# Written problem:
Render the entries from the line that has "What distance spans" through the line that has "What is the magnitude", both included, as a JSON list of strings, one string per line, leaving out blank lines.
** Start of Dataset records **
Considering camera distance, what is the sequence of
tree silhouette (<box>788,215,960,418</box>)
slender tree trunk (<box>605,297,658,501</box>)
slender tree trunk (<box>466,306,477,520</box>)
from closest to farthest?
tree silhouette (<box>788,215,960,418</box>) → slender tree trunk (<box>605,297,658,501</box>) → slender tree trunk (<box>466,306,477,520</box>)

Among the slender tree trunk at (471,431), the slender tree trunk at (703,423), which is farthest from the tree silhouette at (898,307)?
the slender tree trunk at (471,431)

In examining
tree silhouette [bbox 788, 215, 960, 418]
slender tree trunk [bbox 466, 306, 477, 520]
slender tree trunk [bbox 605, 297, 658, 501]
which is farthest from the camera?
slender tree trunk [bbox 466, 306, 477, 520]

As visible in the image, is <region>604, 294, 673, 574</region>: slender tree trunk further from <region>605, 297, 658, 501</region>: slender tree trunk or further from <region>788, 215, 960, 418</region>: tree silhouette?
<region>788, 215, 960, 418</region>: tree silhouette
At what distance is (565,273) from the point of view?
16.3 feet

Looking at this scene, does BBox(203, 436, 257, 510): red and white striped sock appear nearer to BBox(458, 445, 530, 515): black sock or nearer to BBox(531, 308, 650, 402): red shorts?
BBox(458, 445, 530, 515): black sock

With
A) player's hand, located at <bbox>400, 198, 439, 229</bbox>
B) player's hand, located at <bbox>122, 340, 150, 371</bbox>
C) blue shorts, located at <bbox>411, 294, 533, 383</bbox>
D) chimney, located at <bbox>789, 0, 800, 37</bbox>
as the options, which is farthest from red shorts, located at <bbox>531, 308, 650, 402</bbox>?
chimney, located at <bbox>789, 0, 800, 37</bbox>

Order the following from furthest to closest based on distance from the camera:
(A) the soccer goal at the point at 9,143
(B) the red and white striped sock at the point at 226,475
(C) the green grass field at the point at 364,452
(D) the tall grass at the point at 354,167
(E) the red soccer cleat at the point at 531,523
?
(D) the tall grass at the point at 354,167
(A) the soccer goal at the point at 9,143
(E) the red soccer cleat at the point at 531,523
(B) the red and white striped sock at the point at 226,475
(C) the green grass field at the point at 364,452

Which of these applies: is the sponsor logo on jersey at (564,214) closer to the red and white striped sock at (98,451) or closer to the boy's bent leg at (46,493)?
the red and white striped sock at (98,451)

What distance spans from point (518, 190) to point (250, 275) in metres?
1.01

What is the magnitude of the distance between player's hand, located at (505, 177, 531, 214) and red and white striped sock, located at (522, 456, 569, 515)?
** End of Dataset records **
** Start of Dataset records **
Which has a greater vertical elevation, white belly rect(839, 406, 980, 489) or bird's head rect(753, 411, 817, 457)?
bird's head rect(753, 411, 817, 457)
** End of Dataset records **
** Start of Dataset records **
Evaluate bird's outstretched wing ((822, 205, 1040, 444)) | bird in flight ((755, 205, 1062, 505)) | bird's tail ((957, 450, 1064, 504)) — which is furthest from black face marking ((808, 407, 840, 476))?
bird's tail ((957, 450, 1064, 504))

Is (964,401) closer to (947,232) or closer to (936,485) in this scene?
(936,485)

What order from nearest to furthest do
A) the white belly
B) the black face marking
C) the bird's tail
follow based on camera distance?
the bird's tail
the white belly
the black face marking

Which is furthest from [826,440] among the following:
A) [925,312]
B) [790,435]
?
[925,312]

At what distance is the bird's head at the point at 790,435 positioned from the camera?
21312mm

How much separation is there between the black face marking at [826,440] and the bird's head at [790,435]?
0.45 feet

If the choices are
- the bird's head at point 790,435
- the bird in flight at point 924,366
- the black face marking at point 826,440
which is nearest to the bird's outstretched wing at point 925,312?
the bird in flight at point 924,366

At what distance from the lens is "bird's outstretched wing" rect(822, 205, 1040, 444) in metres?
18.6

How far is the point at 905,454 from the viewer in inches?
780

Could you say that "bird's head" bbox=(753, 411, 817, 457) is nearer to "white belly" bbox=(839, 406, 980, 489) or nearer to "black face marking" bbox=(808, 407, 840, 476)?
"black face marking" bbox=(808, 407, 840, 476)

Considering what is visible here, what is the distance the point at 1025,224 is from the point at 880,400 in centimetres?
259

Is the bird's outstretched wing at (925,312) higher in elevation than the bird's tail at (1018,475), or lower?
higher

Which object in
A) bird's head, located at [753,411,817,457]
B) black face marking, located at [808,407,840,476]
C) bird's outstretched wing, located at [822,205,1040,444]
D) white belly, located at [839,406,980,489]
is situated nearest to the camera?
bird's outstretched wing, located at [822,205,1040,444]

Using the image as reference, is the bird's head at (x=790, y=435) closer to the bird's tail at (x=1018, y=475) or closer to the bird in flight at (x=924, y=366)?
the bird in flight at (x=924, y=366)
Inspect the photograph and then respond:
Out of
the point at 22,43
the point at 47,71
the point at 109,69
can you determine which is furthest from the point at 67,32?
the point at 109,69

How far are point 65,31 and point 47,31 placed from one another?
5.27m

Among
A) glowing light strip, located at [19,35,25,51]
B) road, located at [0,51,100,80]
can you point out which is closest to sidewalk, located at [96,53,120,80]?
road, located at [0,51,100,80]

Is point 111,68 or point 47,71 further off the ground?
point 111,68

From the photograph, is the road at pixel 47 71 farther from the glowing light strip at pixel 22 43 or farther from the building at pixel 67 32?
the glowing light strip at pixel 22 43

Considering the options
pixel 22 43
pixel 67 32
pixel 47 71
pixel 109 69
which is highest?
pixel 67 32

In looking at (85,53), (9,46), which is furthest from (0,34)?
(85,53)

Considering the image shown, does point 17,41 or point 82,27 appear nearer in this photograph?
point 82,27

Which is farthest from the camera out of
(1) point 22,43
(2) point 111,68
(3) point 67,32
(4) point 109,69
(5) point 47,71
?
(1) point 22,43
** End of Dataset records **
# Exercise response:
[
  "What distance spans from point (518, 190) to point (250, 275) in metres?",
  "1.01",
  "What is the magnitude of the distance between player's hand, located at (505, 177, 531, 214) and red and white striped sock, located at (522, 456, 569, 515)?"
]